The ruling was delivered on Thursday following a lengthy criminal trial examining responsibility for the bridge failure that claimed the lives of 43 people.
At the time of the disaster, Atlantia was the majority shareholder of motorway operator Autostrade per l’Italia, which managed the bridge.
Family members of those killed attended the hearing as the court announced its verdict, marking another major development in a case that has come to symbolize both the search for accountability and the lengthy nature of complex criminal proceedings in Italy.

Under Italy’s judicial system, the conviction is not final and can still be challenged through multiple levels of appeal.
Castellucci was not present in court. He is already serving a separate six-year prison sentence linked to another fatal motorway incident that occurred in southern Italy in 2013.
The Genoa trial involved 57 defendants, including former company executives, engineers and officials from Italy’s transport ministry. Prosecutors brought charges ranging from multiple counts of manslaughter to criminal negligence.
The Morandi Bridge collapsed on August 14, 2018, during a severe summer storm. A section approximately 50 metres above the ground gave way while vehicles were crossing, sending dozens of cars and trucks crashing onto warehouses and a riverbed below.
Authorities estimated that as many as 35 vehicles were on the affected section of the bridge when it failed.
The tragedy shocked Italy and sparked widespread concern about the condition of the country’s ageing transport infrastructure. It also led to years of investigations into inspection procedures, maintenance practices and corporate oversight.
The collapse triggered a political dispute between Atlantia, then controlled by the Benetton family, and the Italian government. The conflict ultimately resulted in Atlantia selling its controlling stake in Autostrade per l’Italia.
Ahead of Thursday’s verdict, Autostrade per l’Italia Chief Executive Arrigo Giana issued a public apology to the victims’ families, the people of Genoa and the wider Italian public, acknowledging the suffering caused by the disaster while pledging to prevent a similar tragedy in the future.
During the trial, prosecutors argued that years of inadequate maintenance, ignored structural warnings and repeated delays to essential repair work contributed directly to the bridge’s collapse.
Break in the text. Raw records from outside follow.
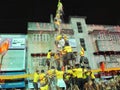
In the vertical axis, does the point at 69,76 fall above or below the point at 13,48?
below

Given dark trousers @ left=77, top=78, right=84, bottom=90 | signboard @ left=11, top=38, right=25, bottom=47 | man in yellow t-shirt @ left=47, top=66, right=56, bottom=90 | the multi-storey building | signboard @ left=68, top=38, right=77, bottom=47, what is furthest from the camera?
signboard @ left=68, top=38, right=77, bottom=47

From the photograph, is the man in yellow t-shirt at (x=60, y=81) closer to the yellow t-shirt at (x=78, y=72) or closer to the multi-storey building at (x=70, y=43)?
the yellow t-shirt at (x=78, y=72)

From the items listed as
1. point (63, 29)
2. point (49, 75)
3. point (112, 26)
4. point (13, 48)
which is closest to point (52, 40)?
point (63, 29)

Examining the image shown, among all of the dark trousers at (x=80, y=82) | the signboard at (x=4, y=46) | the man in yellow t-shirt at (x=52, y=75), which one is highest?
the signboard at (x=4, y=46)

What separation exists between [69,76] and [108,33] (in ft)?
75.6

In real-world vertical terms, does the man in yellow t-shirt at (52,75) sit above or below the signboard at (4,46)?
below

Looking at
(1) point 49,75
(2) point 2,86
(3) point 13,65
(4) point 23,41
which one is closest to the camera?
(1) point 49,75

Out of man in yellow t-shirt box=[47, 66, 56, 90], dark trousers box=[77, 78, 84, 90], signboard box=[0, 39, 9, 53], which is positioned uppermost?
signboard box=[0, 39, 9, 53]

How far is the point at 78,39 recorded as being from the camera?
35094mm

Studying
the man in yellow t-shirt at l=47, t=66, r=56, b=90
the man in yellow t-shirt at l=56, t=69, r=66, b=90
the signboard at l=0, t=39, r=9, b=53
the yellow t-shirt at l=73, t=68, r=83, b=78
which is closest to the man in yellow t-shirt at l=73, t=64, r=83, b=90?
the yellow t-shirt at l=73, t=68, r=83, b=78

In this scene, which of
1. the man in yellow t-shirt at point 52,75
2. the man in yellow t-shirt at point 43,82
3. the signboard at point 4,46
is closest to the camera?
the man in yellow t-shirt at point 43,82

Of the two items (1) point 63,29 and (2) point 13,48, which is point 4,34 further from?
(1) point 63,29

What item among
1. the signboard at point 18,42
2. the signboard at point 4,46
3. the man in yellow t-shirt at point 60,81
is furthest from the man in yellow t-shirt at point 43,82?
the signboard at point 4,46

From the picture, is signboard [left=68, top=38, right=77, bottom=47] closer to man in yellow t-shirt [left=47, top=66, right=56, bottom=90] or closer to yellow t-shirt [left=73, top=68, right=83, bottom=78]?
man in yellow t-shirt [left=47, top=66, right=56, bottom=90]
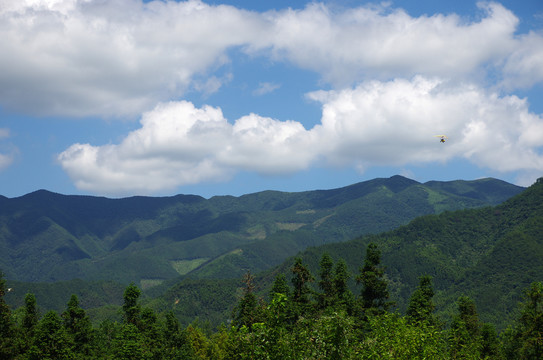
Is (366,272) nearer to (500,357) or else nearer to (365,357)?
(500,357)

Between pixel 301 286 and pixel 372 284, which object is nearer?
pixel 372 284

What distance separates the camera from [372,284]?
8888 centimetres

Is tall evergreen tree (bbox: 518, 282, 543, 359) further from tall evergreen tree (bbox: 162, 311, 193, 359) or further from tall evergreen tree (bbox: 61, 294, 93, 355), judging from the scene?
tall evergreen tree (bbox: 61, 294, 93, 355)

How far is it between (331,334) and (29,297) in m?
69.3

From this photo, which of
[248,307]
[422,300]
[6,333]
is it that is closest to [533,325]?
[422,300]

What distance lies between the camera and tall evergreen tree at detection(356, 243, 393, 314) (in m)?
89.1

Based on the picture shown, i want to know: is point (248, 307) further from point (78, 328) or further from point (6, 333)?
point (6, 333)

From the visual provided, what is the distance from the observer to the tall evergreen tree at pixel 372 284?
89062 millimetres

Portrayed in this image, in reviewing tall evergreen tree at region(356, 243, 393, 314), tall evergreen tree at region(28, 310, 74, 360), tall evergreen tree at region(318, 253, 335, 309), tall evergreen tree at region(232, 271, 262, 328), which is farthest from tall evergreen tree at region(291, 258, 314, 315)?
tall evergreen tree at region(28, 310, 74, 360)

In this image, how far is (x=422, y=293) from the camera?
8825 cm

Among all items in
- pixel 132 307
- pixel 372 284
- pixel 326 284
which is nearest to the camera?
pixel 372 284

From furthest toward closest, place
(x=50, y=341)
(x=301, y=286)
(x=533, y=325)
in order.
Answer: (x=301, y=286) < (x=50, y=341) < (x=533, y=325)

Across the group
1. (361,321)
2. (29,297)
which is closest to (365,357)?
(361,321)

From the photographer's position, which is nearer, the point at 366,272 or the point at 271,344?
the point at 271,344
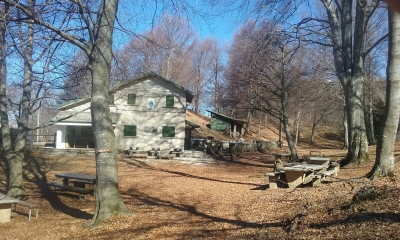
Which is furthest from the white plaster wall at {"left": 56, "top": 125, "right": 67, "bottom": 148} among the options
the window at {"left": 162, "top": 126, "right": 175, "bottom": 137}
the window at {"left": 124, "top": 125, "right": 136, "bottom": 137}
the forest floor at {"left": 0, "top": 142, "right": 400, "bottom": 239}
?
the forest floor at {"left": 0, "top": 142, "right": 400, "bottom": 239}

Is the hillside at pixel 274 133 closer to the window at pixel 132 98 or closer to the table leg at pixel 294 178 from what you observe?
the window at pixel 132 98

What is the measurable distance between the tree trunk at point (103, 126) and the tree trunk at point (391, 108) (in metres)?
5.87

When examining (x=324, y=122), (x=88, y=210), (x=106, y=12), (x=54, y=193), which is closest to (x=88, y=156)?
(x=54, y=193)

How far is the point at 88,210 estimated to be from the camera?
35.0 feet

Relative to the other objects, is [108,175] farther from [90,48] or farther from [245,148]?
[245,148]

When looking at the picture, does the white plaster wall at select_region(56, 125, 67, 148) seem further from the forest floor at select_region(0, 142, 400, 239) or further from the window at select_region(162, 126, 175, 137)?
the forest floor at select_region(0, 142, 400, 239)

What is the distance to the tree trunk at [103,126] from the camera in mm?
7555

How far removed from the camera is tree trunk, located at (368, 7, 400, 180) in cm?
827

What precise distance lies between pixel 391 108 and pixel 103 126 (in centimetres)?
636

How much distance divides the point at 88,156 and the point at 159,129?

They alleged that necessary safety interventions were postponed while the company continued generating profits.
Lawyers representing the defendants rejected those claims. They argued that the collapse resulted from an inherent design flaw involving one of the bridge’s stay cables and maintained that routine maintenance would not have prevented the failure.
The case remains subject to Italy’s appeals process, meaning the convictions and sentences may still be reviewed by higher courts before becoming legally final.